Heltah Skeltah – Clans Posses Crews and Clicks

And don’t forget about the graceful grimey Evil Dee production that was on the Heltah Skeltah album in ’96. Just a little different in sound, cleaner than earlier productions, but still dopeness straight from the Bootcamp.

A few more recent beats, post millennium, show that Evil Dee still got it. As I stated earlier, they sound cleaner, but still got the grimey straightforward patterns that will made your head nod. Pure hiphop. You can check these randomly chosen dopeness out if you want to know how dedicated Dee still is to the game.

Dub MD and Fresh Daily – Raw Hiphop

Opgezwolle en Duvel – Mijn Zone

J-Live – Be No Slave

Bonus Tracks

Since I’ve only shared two of the most known tracks from ‘Enta da stage’ and ‘Dah shinin’, I figured that’s not enough to make this short list complete. Both albums are such a great influence and inspiration to so many beatmakers, rappers and Hip Hop music and culture in general up until this day, just two tracks won’t be enough.

Black Moon – Enta da stage

Smif-N-Wessun – K.I.M.

Full Playlist

Check The Technique (Style, Gear & Influences)

Evil Dee is the type of guy that sticks to the things he can rely and trust on to build his strong ideas with. If you know your main machine, why use an other? One time he said in a tweet that the main setup he uses to make beats consists of two SP1200’s, one MPC2000XL, one S950, two SL1200’s, a DJ mixer, one Juno 106, Pro tools and of course a lot of old records.


Times were a little different during the first Black Moon album, when for example there wasn’t a lot of sampletime on the machines they used and the steps to make it sound raw were different from today’s standards.

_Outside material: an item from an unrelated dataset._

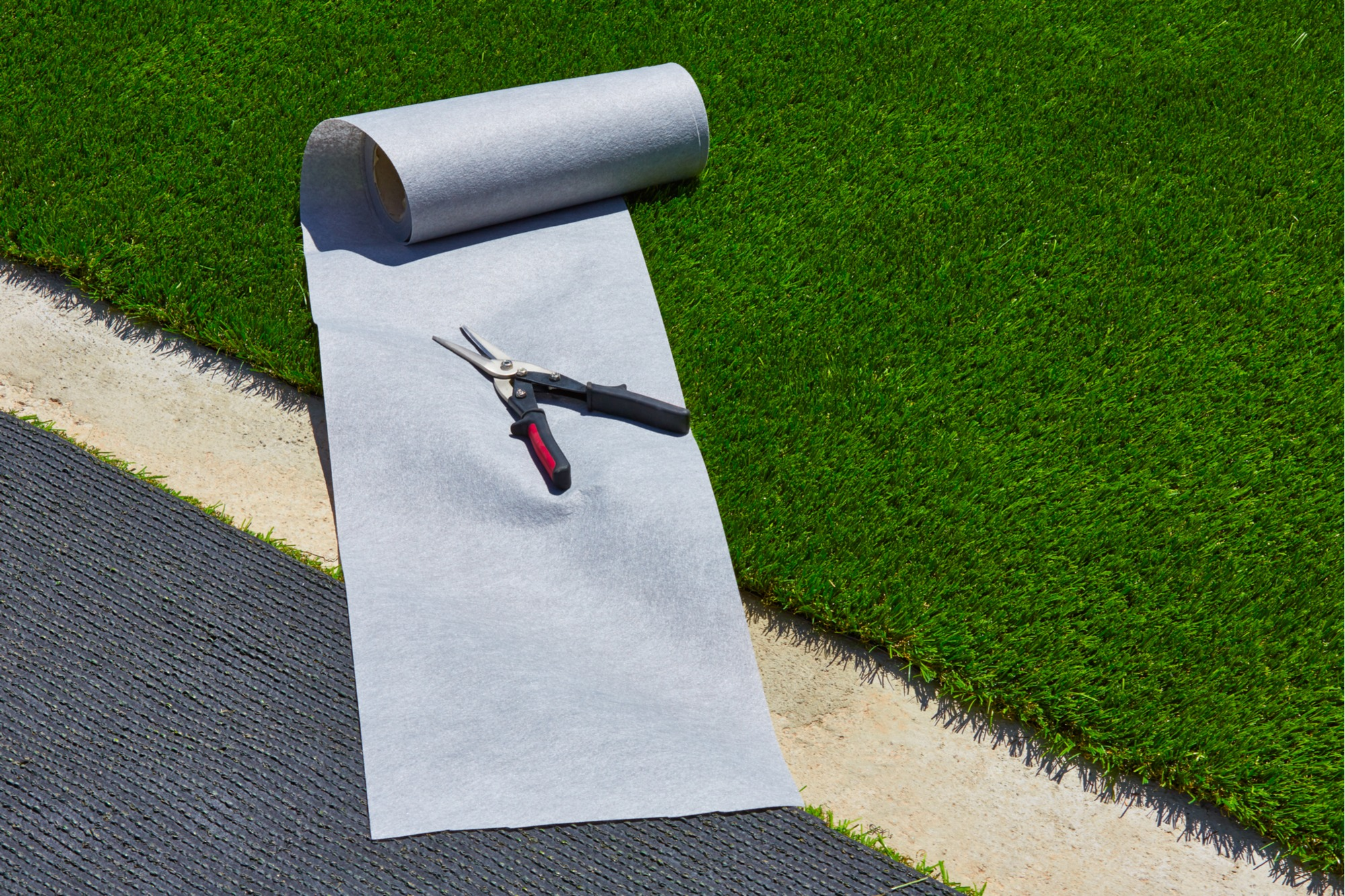 is artificial grass transferable new home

A nice statement from D. about how ‘Enta da stage’ was mixed:

‘The original beats was done on the RZ1 & 612. When we got to D&D we just sampled our loops off of tape to the 950. The 1200 was just used for sequencing. The beats was looped with the 612 and sequenced with the RZ1. Then they was recorded to tape & resampled to the 950″

All these machines explain the dirtiness of the album sound too, because they are all lo-fi and have that real analog 12-bit pureness in it. Imagine how it would be to think in sound and make all these steps from machine to machine like they were doing back then. In my opinion that’s some pure essence, a lot of cats don’t understand or agree with today. But that’s another story.

Most of his and Da Beatminerz recordings were done in the three floor house he shared with his brother, where he’s still living and doing his thing today. Also don’t forget about the famous D&D studio that was their second home: “Oh, man, D&D was our home. Monday and Friday, you’d find Beatminerz in the A Room, you’d find DJ Premier in the B Room.”

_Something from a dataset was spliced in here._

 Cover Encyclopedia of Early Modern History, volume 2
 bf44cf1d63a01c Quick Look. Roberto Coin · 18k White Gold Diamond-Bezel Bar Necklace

As far as sampling goes he started out using mostly loops, filter them to make a bassline out of that and then add some horns or other funky sounds to it. He had an ear for some of the smoothest jazz and funk loops out there.

The sound changed clearly when he and his brother, let’s say around ’97, knew how to chop up the sample quickly in their machines of choice (Mr.Walt uses a MPC3000 too). As they stated themselves, it had nothing to do with the sample clearance issues, but it was just about developing their skills and using the machines to the fullest.

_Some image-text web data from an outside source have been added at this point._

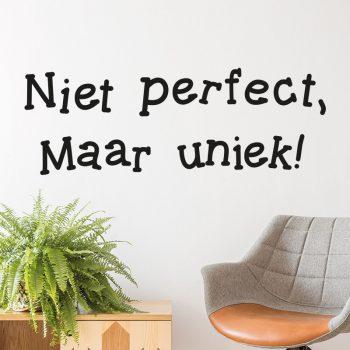 muursticker-niet-perfect-maar-uniek-quote-inspiratie-diy-zwart-tekst-muurtekst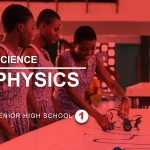 SHS 1 Physics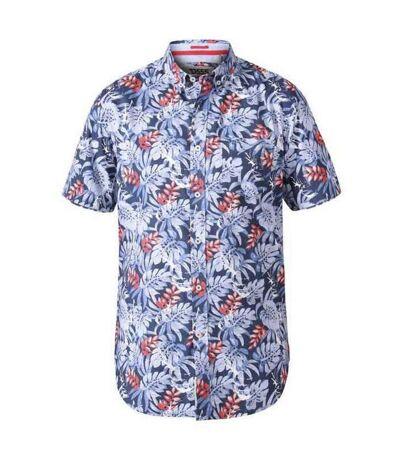 Duke Mens Malibu D555 Hawaiian Short Sleeve Shirt (Blue) - UTDC273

If you want to know a couple of favorite (and interesting) Beatminerz sample flips that were not from themselves you may want to check this out.

Present & Future

Evil Dee has got many different things going on. The last few years he’s been more active as a DJ, touring on a worldwide scale. You can call him a party DJ, a podcast DJ, a turntablist… As a matter of fact he can do almost anything on the one’s and two’s. For instance he’s not the type of guy that only sticks to Serato or CDJ’s (he was one of the first to use CDJ’s and scratched with them when they came out), but still does vinyl sessions too. The last one on vinyl I’ve heard was a great James Brown mix with only 45’s.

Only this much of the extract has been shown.